34. Прежде чем мы пойдем далее, нам необходимо употребить некоторое время на рассмотрение тех возражений, которые могут, вероятно, возникнуть по поводу вышеизложенных принципов. Если, исполняя это, я для людей быстрого ума покажусь слишком многословным, то надеюсь, что они извинят меня, так как не все одинаково легко понимают такого рода вещи, а я желаю быть понятым всеми.
151
Во-первых, могут возразить, что, согласно вышеприведенным принципам, все то, что реально и субстанциально в природе, изгоняется из мира и заменяется химерической схемой идей. Все существующие вещи существуют лишь в духе, т. е. только мыслимы. Во что же обратятся солнце, луна и звезды? Что должны мы думать о домах, горах, реках, деревьях, камнях, даже о наших собственных делах? Неужели это не более, как химеры или обманы воображения? Я отвечаю на это и на все подобные возражения, что, принимая вышеизложенные принципы, мы не теряем ни одной вещи в природе. Все, что мы видим, осязаем, слышим или так или иначе воспринимаем или мыслим, останется столь же достоверным и реальным, каким оно когда-либо было. Существует совокупность rerum naturae, и различие между реальностями и химерами сохраняет полную свою силу. Это ясно вытекает из § 29, 30 и 33, где объяснено, что именно следует понимать под реальными вещами в противоположность химерам или нами самими образованным идеям; но и те, и другие существуют равным образом в духе и и в этом смысле суть одинаково идеи.
35. Я вовсе не оспариваю существования какой бы то ни было вещи, которую мы можем познавать посредством чувства или размышления. Что те вещи, которые я вижу своими глазами, трогаю своими руками, существуют, — реально существуют, в этом я нисколько не сомневаюсь. Единственная вещь, существование которой мы отрицаем, есть то, что философы называют материей или телесной субстанцией. Отрицание ее не приносит никакого ущерба остальному роду человеческому, который, смею сказать, никогда не заметит ее отсутствия. Атеисту действительно нужен этот призрак пустого имени, чтобы обосновать свое безбожие, а философы найдут, может быть, что лишились сильного повода для пустословия. Но это единственный ущерб, возникновение которого я могу усмотреть.
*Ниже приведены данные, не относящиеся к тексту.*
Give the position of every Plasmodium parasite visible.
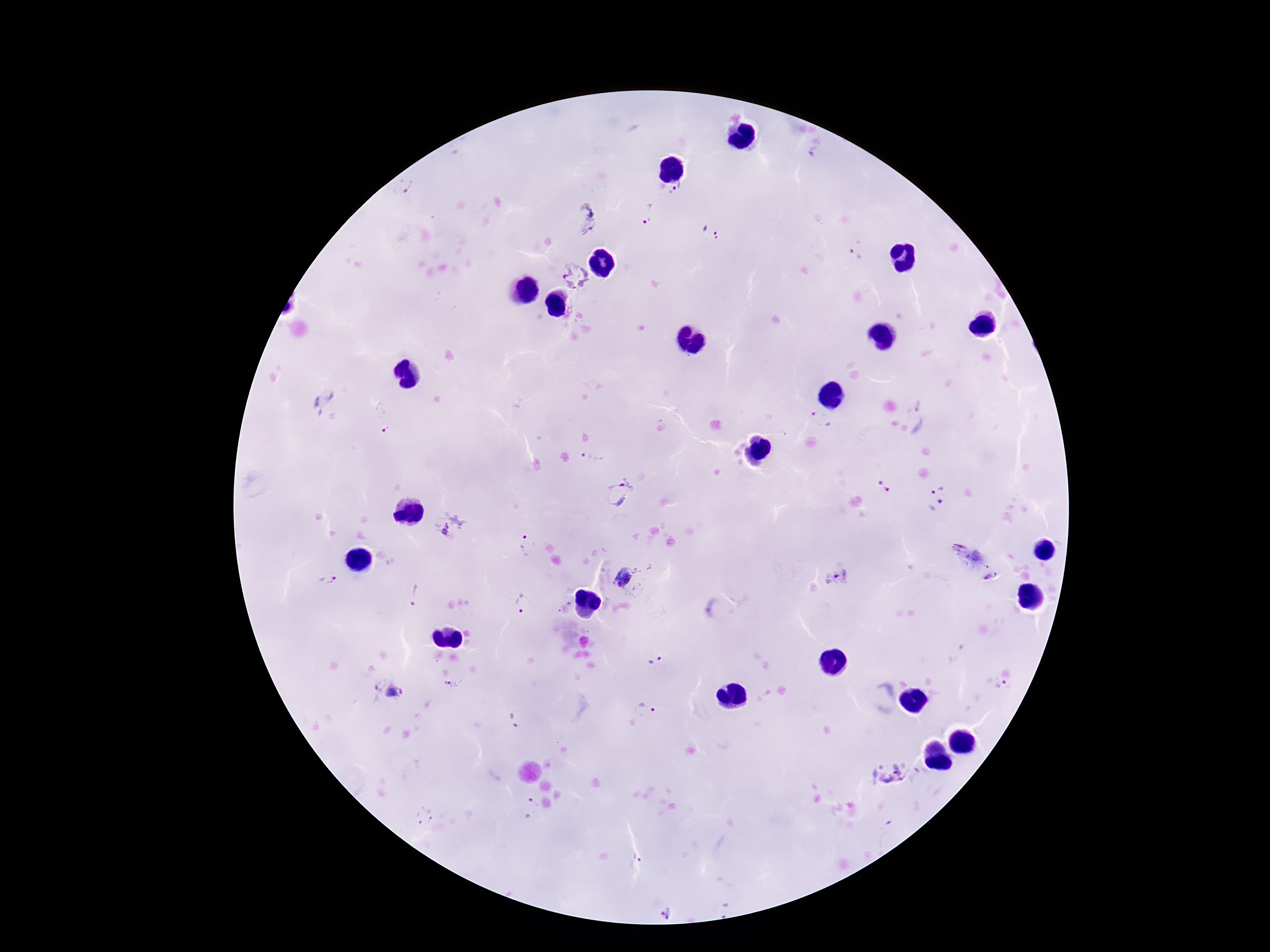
36. Если кто-нибудь полагает, что это наносит ущерб существованию или реальности вещей, то он очень далек от понимания того, что до сих пор было предпослано мной в самых ясных выражениях, какие только были мне доступны. Я повторю сказанное в общих чертах. Существуют духовные субстанции, духи или человеческие души, которые по своему усмотрению хотят идей или вызывают в себе идеи; но эти идеи бледны, слабы, неустойчивы по
152
сравнению с теми, которые мы воспринимаем в чувствах. Эти последние идеи, будучи запечатлеваемы в нас по известным правилам и законам природы, свидетельствуют о действии ума, более могущественного и мудрого, чем ум человеческий. Такие идеи, как говорят, имеют больше реальности, чем предыдущие; это значит, что они более ясны, упорядочены, раздельны и что они не являются фикциями ума, воспринимающего их. В этом смысле Солнце, которое я вижу днем, есть реальное Солнце, а то, которое я воображаю ночью, есть идея первого. В указанном здесь смысле слова реальность очевидно, что каждое растение, каждая звезда, каждый минерал и вообще каждая часть мировой системы есть столь же реальная вещь, по нашим принципам, как и по всяким иным. Понимают ли другие люди нечто иное, чем я, под термином реальность; для решения этого вопроса я попрошу их вникнуть в собственные мысли и задуматься.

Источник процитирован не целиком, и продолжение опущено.